16 MARZO 2018
E’ stato archiviato come un caso di suicidio da due indagini della Procura di Siena, ma la morte di David Rossi, il capo della comunicazione del Monte dei Paschi di Siena morto il 6 marzo 2013, nei giorni caldi dello scandalo che travolse lo storico istituto di credito della città toscana, continua ad alimentare le ipotesi di una morte tutt’altro che volontaria.
L’avvocato Paolo Pirani, intervenuto all’incontro, ha ripercorso le fasi delle indagini elencando quello che si sarebbe potuto fare e quello che si potrà acquisire per una possibile riapertura dell’indagine.

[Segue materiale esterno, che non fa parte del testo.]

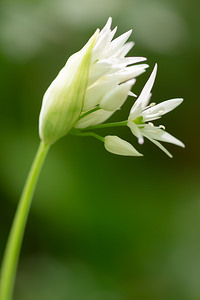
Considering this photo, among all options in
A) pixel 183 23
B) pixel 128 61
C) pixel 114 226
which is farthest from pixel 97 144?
pixel 128 61

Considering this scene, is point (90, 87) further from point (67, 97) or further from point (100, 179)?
point (100, 179)

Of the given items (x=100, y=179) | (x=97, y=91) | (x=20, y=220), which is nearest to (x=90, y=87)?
(x=97, y=91)

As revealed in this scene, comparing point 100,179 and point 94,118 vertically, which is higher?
point 94,118

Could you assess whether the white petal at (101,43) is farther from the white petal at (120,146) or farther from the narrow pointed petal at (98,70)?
the white petal at (120,146)

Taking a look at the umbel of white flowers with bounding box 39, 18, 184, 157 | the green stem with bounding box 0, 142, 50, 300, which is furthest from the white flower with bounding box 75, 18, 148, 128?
the green stem with bounding box 0, 142, 50, 300

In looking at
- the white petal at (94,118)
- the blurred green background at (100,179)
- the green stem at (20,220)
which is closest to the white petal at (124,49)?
the white petal at (94,118)

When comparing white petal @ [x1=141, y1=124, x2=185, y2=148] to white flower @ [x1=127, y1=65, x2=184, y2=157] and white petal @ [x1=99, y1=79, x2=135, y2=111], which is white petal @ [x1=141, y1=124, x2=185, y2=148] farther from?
white petal @ [x1=99, y1=79, x2=135, y2=111]
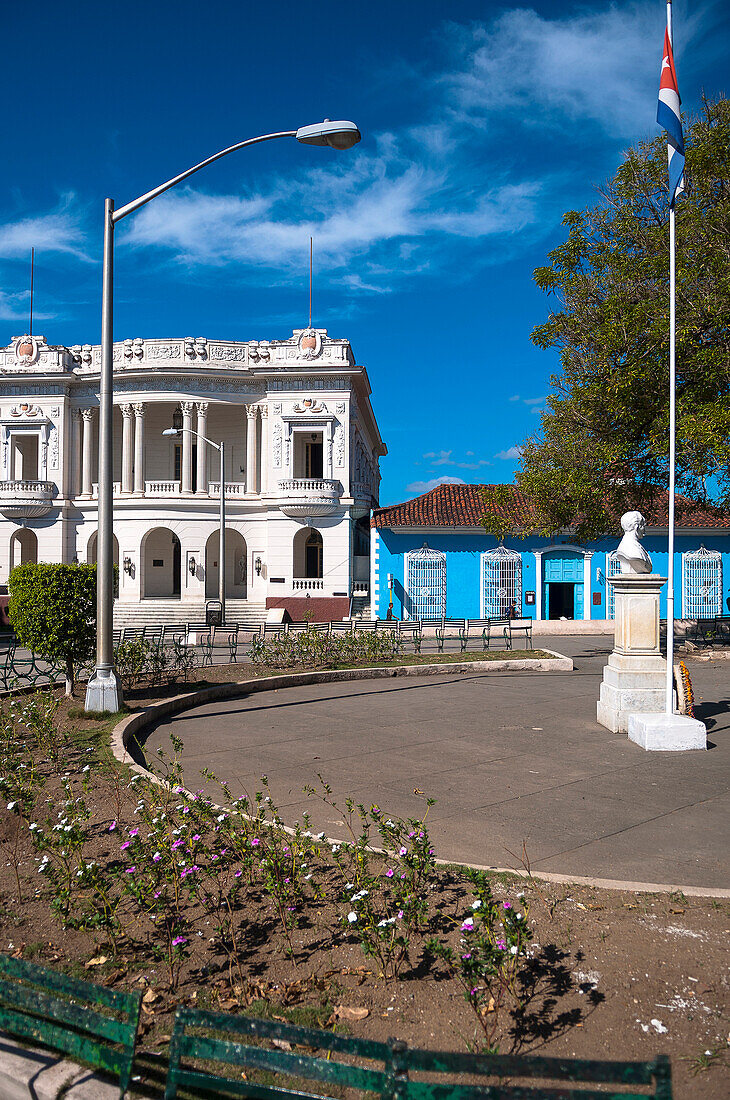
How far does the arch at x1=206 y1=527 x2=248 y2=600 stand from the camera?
37.7m

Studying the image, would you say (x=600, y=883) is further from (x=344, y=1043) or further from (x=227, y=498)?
(x=227, y=498)

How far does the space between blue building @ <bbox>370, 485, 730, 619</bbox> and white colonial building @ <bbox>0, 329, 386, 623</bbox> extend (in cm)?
363

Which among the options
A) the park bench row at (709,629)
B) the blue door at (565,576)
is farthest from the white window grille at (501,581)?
the park bench row at (709,629)

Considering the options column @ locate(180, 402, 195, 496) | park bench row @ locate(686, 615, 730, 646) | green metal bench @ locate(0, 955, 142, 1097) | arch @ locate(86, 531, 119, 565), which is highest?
column @ locate(180, 402, 195, 496)

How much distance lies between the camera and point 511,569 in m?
31.6

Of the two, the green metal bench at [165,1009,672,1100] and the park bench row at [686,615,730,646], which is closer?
the green metal bench at [165,1009,672,1100]

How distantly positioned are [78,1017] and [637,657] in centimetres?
888

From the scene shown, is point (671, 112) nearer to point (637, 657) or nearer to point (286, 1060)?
point (637, 657)

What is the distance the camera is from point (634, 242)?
21.2 m

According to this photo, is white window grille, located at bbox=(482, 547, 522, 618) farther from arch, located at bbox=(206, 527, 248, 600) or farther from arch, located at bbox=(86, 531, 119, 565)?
arch, located at bbox=(86, 531, 119, 565)

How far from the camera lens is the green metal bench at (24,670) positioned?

Numeroso il pubblico intervenuto all’incontro nato dall’iniziativa spontanea di “Quelli di Villa Sant’Anatolia”, gruppo di amici legati agli storici campi della casa diocesana diretta dal compianto don Luigi Bardotti che, forti del legame familiare con Simonetta – moglie di Ranieri Rossi (fratello di Davide) ed una dei tanti “ex ragazzi” di VSA-, hanno voluto organizzare la presentazione del libro Il caso David Rossi: il suicidio imperfetto del Manager MPS.
Ha parlato sinteticamente dell’inchiesta e delle vicenda anche l’autore, il giornalista del Fatto quotidiano Davide Vecchi. Intervenuto all’incontro anche il giovane giornalista Antonino Monteleone, inviato delle Iene e il fratello di David, Ranieri Rossi.